> _Задания_:
A. Выпишите из текста о Гарсиа Маркесе без изменений отрывок от слов «Статья Каррансы, в» до слов «ему большое будущее.» включительно.
B. На какой факультет поступил Гарсиа Маркес в 1947 году, согласно тексту о Гарсиа Маркесе?

> _Текст для чтения_:
• • • • •

Статья Каррансы, в которой, обозревая современную колумбийскую литературу, он пришел к выводу об отсутствии талантов на горизонте, также дала импульс Гарсиа Маркесу. Можно лишь подивиться проницательности Каррансы, который углядел в литературных «гаммах» Гарсиа Маркеса проблески самостоятельности и предсказал ему большое будущее.

В том же 1947 г. Гарсиа Маркес поступил на юридический факультет Национального университета в Боготе. И во время учебы в университете опубликовал в газете «Эль Эспектадор» еще два рассказа. Круг чтения молодого писателя расширялся, он решил тогда перечитать все, что было написано «до него» от Библии и классики: Достоевский, Толстой, Диккенс, Флобер, Стендаль, Бальзак, Золя… Однако университетская жизнь быстро закончилась. Весной 1948 г., после убийства лидера демократического движения Хорхе Элиесера Гайтана, выступавшего против подчинения страны американским монополиям, в столице началось народное восстание. Его жестокое подавление стало прологом длительных, кровавых гражданских войн, которые вошли в историю Колумбии под названием «виоленсия».

• • • • •

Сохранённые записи
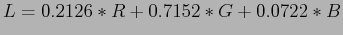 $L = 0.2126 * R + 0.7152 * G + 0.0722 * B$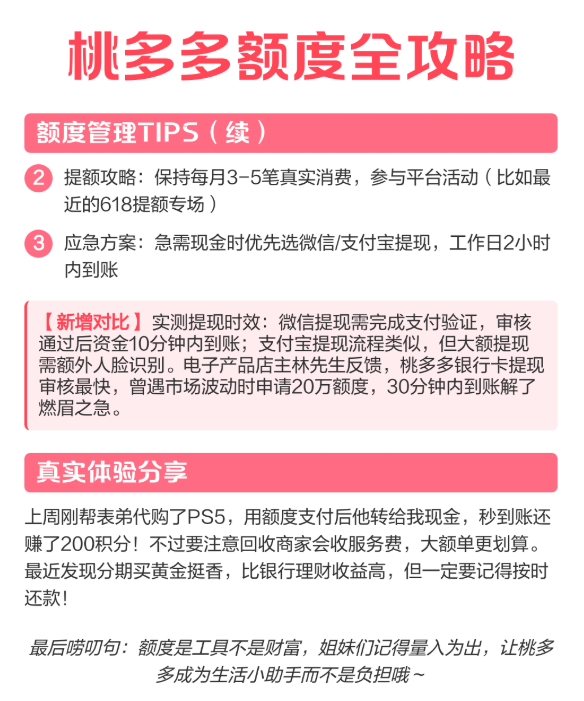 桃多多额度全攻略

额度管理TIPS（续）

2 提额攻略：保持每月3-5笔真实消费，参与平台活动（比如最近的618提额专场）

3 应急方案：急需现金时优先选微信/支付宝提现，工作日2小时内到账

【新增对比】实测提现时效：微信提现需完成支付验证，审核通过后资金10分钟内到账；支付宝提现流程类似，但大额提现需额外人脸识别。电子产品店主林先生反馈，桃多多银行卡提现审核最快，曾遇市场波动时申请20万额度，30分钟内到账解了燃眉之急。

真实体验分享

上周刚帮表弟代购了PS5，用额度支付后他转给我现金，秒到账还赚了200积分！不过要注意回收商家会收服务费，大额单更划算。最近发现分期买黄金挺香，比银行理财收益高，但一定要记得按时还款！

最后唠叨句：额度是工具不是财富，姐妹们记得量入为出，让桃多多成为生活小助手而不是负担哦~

• • • • •

> _Ответы_:
A.
Статья Каррансы, в которой, обозревая современную колумбийскую литературу, он пришел к выводу об отсутствии талантов на горизонте, также дала импульс Гарсиа Маркесу. Можно лишь подивиться проницательности Каррансы, который углядел в литературных «гаммах» Гарсиа Маркеса проблески самостоятельности и предсказал ему большое будущее.

B. На юридический факультет Национального университета в Боготе.